When their mother's boat was set in the water, Sokka turned and ran again. She'd moved to follow him, but Hakoda had stopped her with a hand on her shoulder and a shake of his head. Bato had glared at him, and gone after Sokka himself. She watched them from a distance as Sokka kicked snow and tried to hit the older man before finally collapsing against him.
Katara had known, right then, that she had lost her brother. He was still there but something about him, something important, was gone forever.
She'd been right to. He would still laugh and smile, complain and make jokes, but it wasn't the same. He would say them, sound like he meant them, but he wasn't really feeling them. He was trying too hard, and she could tell.
It had gotten better, as time had healed the scars. It had taken a couple of months, but Sokka began to act toward their father like he always had—and what had happened that day was something neither of them ever spoke about. Katara knew he hadn't meant, that Hakoda had been upset and angry, but sometimes she wondered if Sokka did.
And eventually he'd started to laugh again and really mean it, and his smile would reach his eyes. But there was, there STILL was, a wall between them that Katara could not break. Her brother started keeping everyone at arm's length. He was always watching people, always suspicious in a way he had never been before. There were so many things he wouldn't say.
Today, with Toph, had been the first time in six years Katara had heard him say anything about their mother.
Even now, he could change so fast she could never be sure of anything about him. Sometimes he seemed fine and happy, but would switch into a darker and more serious version of himself at a moment's notice.
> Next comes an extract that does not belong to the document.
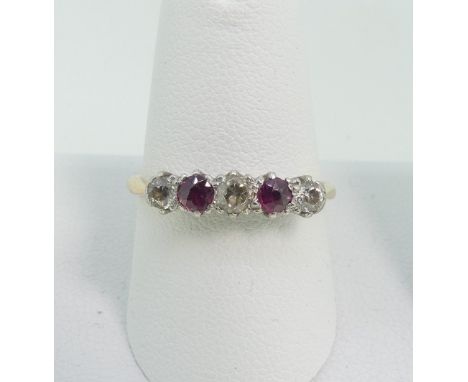 A small ruby and diamond five stone Ring,&nbsp;the three diamonds and two rubies all mounted in 18ct yellow gold and platinum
The brother she knew and adored who would smile, do his best to protect her, and habitually messed things up in the funniest possible way could instantly be replaced by a young man who could—and would—do whatever it took to redeem himself. He would take on any enemy, defeat them however he could…plan every detail of an invasion that would out hundreds of fire benders…endanger himself and all of them for the slim chance that he might gain some advantage over them. He had little regard for himself, or anyone, at those moments, and it frightened her.
Those were the times when he really hurt, and she could try her hardest to hold on to him, but it was like trying to hold on to the last wisps of a dream. He wasn't Aang. The closer she tried to hold him, the faster he would slip away.
All she could do was be there for those moments when Sokka was himself again, when he was teasing Aang or being a brother to Toph, and try to stop him from falling too far.
She had let him go once, and nearly lost him. She would not make that same mistake again—with him or anyone else.